Data to process:
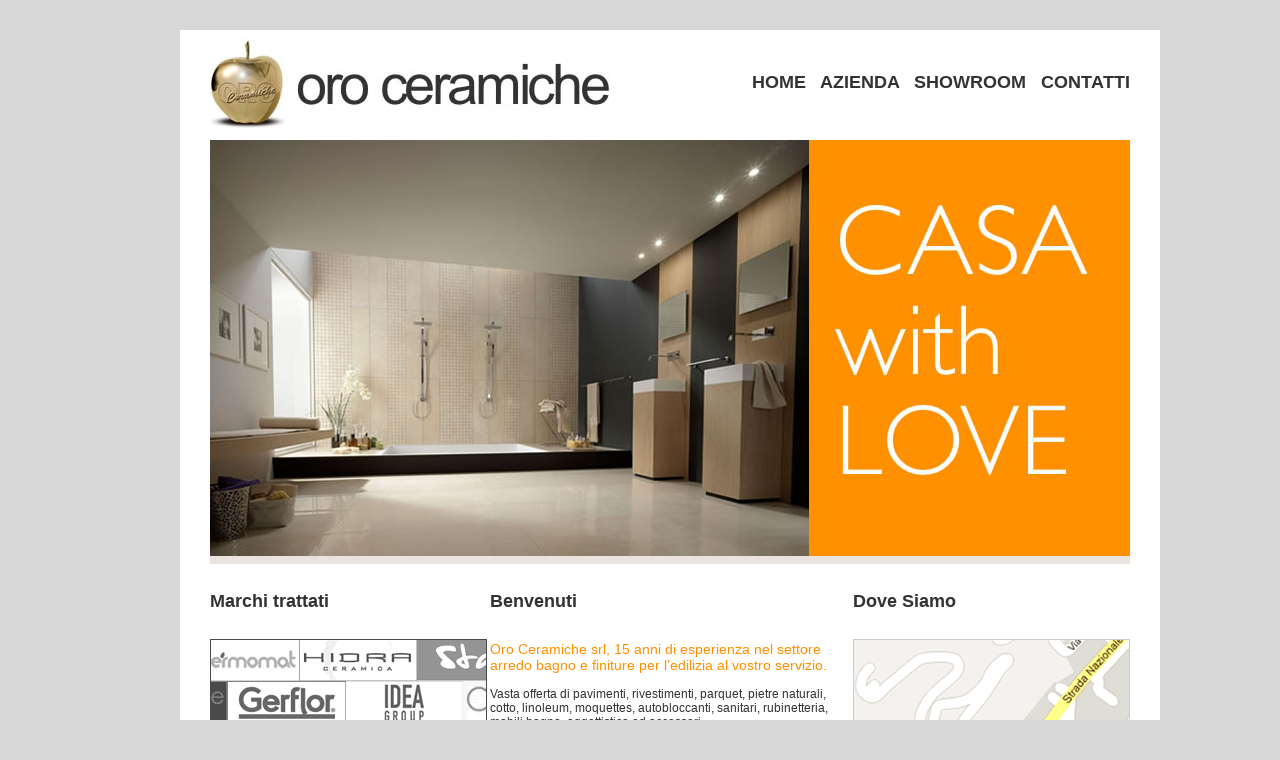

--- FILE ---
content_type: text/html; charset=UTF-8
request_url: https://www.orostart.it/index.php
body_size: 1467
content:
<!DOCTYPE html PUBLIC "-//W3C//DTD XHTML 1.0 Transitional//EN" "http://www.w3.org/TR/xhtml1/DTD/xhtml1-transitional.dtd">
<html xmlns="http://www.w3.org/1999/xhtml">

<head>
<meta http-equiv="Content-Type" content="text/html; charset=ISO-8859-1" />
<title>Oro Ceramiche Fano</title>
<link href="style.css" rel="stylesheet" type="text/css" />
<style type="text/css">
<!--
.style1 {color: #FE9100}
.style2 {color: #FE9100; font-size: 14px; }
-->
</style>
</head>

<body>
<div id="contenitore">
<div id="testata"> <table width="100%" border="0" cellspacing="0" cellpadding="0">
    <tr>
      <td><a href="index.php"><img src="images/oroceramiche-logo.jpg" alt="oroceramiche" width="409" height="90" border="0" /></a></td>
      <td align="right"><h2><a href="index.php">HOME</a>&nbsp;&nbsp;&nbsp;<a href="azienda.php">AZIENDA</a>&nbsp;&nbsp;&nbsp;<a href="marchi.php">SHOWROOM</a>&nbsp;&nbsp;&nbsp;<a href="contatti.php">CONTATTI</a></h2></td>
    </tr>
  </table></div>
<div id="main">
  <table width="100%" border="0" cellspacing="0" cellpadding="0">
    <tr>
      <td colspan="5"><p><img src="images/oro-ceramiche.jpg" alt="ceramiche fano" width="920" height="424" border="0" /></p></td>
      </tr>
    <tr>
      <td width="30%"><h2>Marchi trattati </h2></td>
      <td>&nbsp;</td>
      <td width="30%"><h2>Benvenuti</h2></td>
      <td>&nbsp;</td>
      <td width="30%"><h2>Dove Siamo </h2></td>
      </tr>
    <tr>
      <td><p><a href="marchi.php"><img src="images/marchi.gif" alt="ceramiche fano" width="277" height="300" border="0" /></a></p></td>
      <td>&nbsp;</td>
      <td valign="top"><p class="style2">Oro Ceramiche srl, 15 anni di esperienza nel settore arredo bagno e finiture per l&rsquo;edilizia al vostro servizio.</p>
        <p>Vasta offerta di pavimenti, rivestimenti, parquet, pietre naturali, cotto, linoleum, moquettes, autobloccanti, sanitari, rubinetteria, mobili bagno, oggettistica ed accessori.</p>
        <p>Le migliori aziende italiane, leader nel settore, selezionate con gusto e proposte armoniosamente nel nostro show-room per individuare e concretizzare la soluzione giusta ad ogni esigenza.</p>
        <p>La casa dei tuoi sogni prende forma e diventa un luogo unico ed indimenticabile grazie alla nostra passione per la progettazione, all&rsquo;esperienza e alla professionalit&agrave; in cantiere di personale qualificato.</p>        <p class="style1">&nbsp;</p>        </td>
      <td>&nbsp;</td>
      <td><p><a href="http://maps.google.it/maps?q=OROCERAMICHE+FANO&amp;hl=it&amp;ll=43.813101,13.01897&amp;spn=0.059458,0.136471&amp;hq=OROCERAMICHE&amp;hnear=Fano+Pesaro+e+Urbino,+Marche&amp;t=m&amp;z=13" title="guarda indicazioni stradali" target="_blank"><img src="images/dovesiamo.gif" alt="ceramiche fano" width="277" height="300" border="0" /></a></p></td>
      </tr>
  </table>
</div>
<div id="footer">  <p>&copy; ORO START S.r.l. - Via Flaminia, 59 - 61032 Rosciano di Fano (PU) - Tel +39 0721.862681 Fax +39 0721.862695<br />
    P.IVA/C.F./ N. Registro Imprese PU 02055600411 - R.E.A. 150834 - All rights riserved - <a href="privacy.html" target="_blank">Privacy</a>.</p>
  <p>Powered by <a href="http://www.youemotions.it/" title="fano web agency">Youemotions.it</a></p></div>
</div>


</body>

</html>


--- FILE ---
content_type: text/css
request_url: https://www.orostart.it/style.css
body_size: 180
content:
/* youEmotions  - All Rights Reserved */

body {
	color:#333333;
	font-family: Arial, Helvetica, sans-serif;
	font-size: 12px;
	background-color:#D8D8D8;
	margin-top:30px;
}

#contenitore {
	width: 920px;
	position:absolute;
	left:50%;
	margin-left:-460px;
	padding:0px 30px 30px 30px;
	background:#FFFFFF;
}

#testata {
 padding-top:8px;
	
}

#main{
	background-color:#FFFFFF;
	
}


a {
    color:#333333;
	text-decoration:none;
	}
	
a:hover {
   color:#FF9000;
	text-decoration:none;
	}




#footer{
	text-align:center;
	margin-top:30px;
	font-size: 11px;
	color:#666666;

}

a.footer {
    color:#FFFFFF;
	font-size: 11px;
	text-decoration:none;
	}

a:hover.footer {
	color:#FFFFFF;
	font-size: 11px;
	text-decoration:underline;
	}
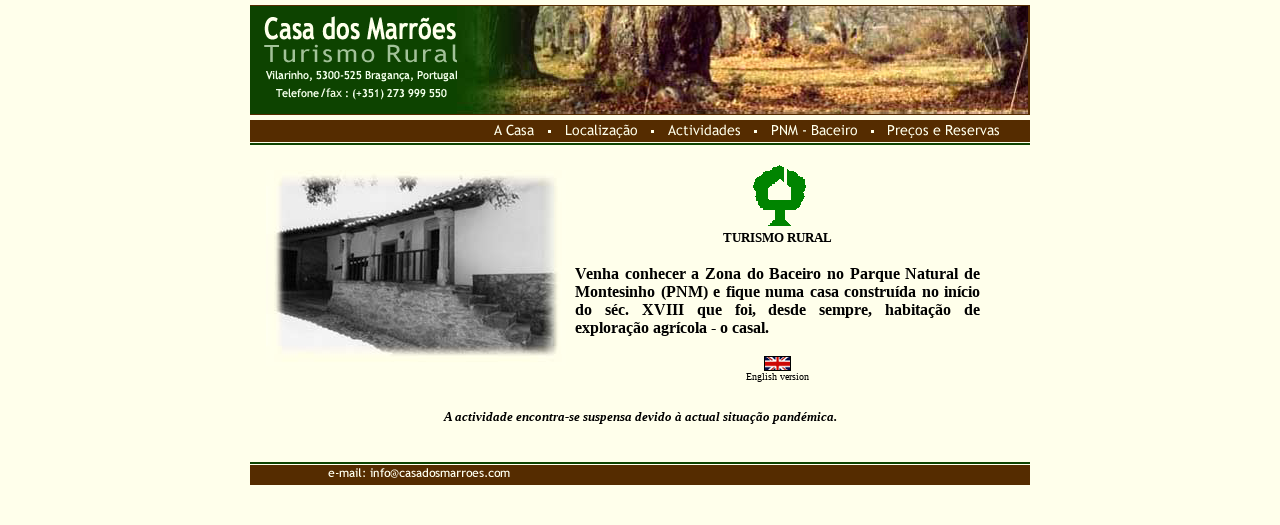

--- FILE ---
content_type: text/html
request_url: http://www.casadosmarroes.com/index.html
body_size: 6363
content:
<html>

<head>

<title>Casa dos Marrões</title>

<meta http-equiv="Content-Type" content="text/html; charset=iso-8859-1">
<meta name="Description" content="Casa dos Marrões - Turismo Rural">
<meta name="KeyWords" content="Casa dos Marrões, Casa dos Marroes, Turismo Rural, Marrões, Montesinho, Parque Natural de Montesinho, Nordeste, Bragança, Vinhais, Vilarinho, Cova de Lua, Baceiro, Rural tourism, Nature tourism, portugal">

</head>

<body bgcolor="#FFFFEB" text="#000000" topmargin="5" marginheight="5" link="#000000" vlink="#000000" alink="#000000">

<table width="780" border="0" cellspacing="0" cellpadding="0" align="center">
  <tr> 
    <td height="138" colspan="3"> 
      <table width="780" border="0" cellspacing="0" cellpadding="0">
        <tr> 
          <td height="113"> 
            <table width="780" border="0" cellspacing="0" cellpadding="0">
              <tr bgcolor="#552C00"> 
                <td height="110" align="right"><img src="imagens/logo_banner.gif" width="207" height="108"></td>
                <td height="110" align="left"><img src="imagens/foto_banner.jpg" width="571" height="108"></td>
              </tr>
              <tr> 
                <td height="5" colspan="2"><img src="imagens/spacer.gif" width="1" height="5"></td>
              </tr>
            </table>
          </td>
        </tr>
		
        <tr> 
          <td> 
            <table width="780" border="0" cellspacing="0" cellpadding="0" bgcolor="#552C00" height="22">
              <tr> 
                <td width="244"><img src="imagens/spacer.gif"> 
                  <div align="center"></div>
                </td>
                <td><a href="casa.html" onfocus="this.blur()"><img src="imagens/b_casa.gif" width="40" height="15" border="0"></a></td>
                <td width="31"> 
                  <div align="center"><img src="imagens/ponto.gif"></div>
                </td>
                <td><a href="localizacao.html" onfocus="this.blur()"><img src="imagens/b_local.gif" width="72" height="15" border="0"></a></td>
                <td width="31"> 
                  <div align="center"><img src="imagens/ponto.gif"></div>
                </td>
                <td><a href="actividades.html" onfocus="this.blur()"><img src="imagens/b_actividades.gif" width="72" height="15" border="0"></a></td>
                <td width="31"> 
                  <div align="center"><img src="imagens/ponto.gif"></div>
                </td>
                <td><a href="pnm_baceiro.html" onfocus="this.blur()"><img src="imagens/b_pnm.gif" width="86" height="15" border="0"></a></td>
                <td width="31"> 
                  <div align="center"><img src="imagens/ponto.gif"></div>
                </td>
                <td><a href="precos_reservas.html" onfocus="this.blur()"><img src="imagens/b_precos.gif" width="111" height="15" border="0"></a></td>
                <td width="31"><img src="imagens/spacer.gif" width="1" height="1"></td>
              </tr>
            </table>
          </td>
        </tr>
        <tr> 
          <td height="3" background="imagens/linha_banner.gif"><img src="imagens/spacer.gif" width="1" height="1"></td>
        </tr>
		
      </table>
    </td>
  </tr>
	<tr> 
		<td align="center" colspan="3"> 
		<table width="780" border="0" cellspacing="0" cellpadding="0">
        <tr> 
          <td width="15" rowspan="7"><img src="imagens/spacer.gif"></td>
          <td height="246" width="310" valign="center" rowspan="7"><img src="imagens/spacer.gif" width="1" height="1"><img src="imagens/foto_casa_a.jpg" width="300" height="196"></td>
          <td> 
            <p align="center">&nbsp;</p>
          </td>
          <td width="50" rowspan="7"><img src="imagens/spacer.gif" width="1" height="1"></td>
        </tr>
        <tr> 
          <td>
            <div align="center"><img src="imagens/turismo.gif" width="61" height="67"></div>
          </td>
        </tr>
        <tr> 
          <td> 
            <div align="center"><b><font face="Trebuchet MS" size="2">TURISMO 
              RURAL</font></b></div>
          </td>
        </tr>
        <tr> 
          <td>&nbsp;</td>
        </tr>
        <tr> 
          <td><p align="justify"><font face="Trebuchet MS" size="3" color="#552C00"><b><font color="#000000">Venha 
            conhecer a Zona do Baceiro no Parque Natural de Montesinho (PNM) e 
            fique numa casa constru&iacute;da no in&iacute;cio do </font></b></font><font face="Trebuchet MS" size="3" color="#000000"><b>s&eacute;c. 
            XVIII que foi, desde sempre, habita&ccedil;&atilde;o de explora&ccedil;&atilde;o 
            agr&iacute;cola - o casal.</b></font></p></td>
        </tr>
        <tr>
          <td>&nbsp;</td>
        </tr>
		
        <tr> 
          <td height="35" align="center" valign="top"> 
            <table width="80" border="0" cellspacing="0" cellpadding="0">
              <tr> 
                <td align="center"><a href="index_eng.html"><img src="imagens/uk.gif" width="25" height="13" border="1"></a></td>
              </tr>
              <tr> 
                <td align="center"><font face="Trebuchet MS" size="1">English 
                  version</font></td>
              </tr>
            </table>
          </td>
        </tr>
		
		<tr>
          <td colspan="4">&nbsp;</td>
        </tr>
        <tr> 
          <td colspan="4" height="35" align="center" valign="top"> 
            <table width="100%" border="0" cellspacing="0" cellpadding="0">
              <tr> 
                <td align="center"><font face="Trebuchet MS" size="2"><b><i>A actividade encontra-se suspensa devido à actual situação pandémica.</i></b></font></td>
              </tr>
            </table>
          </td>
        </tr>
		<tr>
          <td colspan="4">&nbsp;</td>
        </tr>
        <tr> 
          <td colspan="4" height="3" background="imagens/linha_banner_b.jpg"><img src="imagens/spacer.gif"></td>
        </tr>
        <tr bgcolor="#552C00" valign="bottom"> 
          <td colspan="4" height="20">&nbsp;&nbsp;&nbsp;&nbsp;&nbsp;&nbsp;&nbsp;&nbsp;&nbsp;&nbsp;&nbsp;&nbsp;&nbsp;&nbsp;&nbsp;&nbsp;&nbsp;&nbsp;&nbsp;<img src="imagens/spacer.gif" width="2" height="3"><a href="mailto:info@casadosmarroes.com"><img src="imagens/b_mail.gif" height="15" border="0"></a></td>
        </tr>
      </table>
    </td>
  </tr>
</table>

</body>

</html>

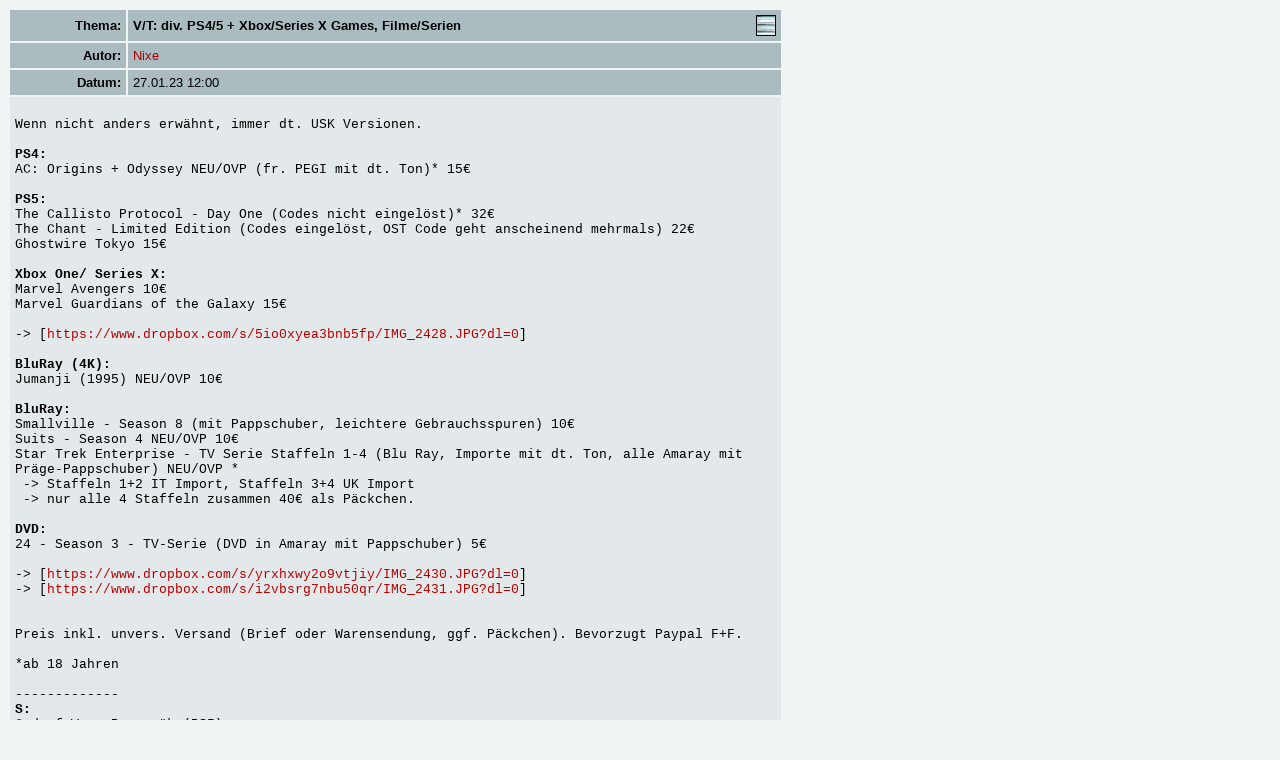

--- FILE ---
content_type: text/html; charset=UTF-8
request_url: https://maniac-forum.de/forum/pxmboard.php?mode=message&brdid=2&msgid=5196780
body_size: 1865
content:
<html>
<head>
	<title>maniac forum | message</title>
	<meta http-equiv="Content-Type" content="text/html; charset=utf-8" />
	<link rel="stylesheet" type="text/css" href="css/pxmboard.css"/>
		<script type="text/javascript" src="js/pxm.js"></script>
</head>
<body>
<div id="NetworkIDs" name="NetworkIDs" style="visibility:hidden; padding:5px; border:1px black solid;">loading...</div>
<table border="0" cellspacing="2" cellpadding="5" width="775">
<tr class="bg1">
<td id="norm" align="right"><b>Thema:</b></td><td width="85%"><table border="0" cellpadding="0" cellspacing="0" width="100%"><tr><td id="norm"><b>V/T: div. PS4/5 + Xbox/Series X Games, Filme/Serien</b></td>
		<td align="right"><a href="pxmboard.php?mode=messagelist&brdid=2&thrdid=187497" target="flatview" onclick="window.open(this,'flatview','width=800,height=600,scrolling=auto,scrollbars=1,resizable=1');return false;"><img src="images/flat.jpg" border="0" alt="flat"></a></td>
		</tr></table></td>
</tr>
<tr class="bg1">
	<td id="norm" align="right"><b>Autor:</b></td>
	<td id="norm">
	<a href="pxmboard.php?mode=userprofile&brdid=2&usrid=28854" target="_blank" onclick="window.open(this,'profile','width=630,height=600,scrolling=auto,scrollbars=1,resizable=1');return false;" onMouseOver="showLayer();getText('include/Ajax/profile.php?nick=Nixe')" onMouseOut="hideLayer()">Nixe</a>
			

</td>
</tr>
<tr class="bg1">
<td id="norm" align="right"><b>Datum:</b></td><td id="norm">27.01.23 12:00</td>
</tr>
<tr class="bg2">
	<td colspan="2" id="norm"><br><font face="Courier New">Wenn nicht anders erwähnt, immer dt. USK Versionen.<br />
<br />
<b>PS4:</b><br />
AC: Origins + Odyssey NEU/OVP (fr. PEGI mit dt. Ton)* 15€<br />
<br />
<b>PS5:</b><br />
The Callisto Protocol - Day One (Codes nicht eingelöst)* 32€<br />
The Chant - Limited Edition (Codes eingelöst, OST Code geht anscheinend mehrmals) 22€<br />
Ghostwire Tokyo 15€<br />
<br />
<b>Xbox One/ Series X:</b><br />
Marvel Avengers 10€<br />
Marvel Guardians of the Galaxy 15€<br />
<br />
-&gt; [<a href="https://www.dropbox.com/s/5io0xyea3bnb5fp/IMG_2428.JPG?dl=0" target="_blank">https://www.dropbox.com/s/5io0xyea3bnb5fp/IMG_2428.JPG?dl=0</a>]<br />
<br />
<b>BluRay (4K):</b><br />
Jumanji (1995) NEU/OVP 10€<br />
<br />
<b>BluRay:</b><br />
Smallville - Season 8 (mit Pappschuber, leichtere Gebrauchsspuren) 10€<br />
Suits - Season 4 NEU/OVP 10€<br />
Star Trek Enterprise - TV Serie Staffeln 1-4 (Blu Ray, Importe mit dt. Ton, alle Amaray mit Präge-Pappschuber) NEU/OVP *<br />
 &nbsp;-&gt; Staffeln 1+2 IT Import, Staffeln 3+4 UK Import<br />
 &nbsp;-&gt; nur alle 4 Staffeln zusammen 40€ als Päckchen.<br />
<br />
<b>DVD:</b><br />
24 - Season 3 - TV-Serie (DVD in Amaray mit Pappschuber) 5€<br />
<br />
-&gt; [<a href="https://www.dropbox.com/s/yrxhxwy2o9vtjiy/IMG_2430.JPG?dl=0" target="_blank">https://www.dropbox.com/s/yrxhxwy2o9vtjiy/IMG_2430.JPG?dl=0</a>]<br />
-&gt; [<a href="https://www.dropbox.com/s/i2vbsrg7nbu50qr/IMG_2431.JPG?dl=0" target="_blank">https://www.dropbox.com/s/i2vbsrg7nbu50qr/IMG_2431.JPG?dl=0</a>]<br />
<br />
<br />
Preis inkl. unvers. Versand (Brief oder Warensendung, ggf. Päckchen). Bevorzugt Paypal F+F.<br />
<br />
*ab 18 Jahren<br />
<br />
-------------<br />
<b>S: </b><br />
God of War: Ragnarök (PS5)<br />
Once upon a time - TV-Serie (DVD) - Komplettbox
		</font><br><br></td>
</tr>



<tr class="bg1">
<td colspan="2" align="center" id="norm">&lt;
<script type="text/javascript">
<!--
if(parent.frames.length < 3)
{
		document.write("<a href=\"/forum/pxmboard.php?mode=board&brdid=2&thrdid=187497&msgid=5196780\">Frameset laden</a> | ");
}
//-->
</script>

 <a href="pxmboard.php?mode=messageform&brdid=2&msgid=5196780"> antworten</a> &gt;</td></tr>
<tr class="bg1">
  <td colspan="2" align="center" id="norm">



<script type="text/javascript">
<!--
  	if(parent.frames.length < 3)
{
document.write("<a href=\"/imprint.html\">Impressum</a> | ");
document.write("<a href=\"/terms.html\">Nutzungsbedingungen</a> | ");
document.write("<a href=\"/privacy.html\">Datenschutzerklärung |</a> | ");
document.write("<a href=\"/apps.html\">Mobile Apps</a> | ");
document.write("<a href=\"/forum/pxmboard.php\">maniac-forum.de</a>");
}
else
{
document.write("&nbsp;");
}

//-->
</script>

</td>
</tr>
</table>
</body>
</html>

Task details:
Go through the entries. Report every line that contains the word "privacy".

Exercise result:
    P.IVA/C.F./ N. Registro Imprese PU 02055600411 - R.E.A. 150834 - All rights riserved - <a href="privacy.html" target="_blank">Privacy</a>.</p>
document.write("<a href=\"/privacy.html\">Datenschutzerklärung |</a> | ");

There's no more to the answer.